Because budget items that Quinn did not reduce or veto automatically become law, Madigan and Cullerton argue the $13.8 million in lump sums provide the spending authority for the court to order Republican Comptroller Topinka to issue legislative paychecks. Last week, Topinka said Attorney General Lisa Madigan's office advised her not to process lawmakers' pay.
Speaker Madigan and Cullerton asked Lisa Madigan for outside lawyers, but Quinn's office has yet to specify whether it wants the attorney general's office or outside counsel to defend against the suit, an attorney general's spokeswoman said. Attorney General Madigan could be put in the position of arguing against her father as he sues over his paycheck.
Members of the special legislative committee searching for a pension funding solution have said Quinn's decision to cut their pay will not affect the timeline under which they are operating. They argue that pension reform is a complex issue, and say they are in the process of running various scenarios past budget experts to determine what plan can bring about the most savings but also get enough votes to pass and withstand an inevitable court challenge.

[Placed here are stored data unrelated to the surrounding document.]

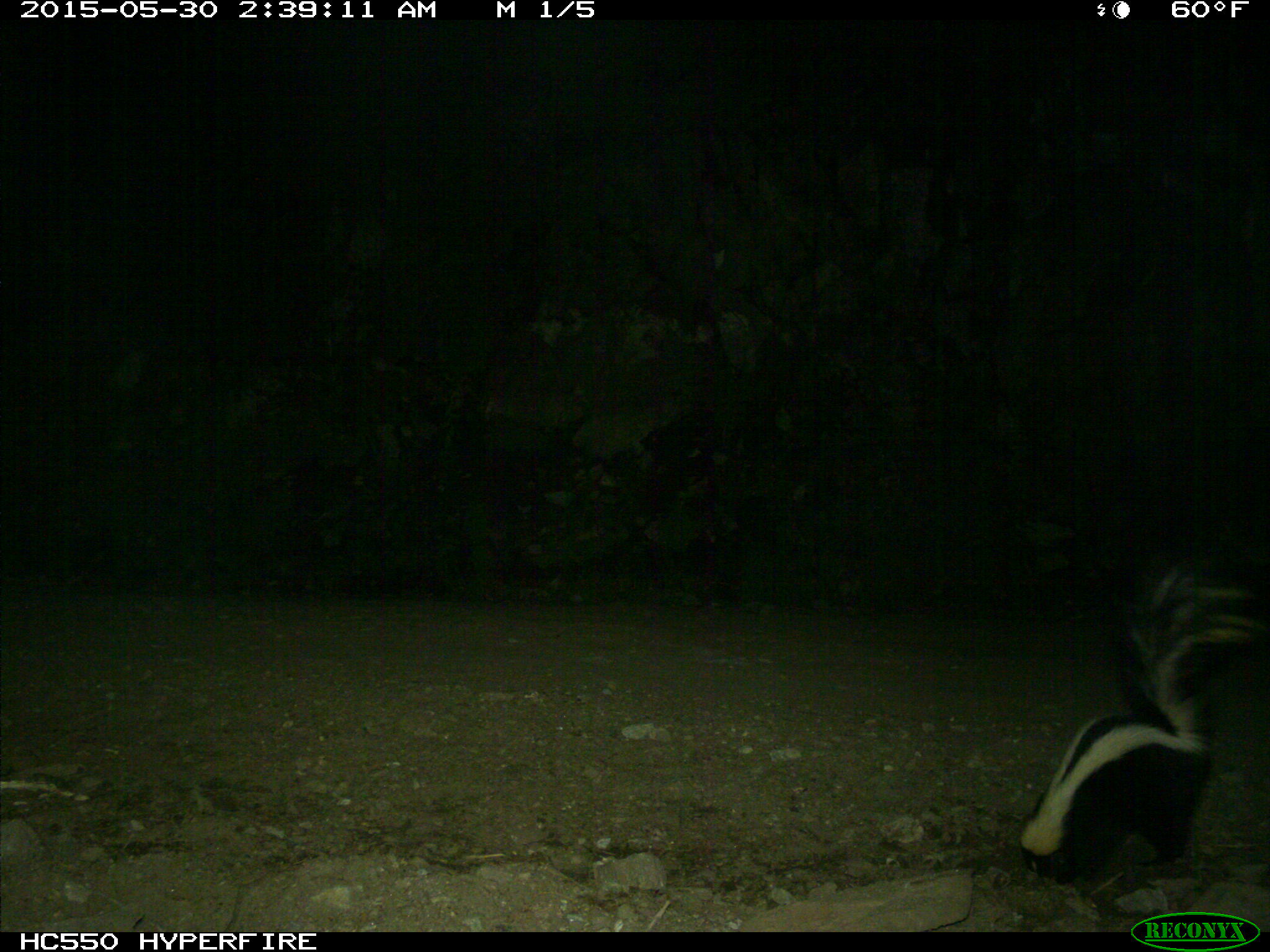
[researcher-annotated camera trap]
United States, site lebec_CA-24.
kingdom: Animalia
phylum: Chordata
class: Mammalia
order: Carnivora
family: Mephitidae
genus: Mephitis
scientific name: Mephitis mephitis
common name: striped skunk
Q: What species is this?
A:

To that end, public employee unions used Tuesday's lawsuit to bolster their argument against sweeping retirement changes, noting that the state's constitution doesn't just protect the pay of lawmakers but also the retirement benefits of employees who have loyally paid into the system even as politicians skipped payments.
"Lawmakers must not cherry-pick or apply a double standard in determining what parts of the constitution should be defended," the We Are One Illinois coalition said. "They shouldn't adhere to the constitution only when it's convenient."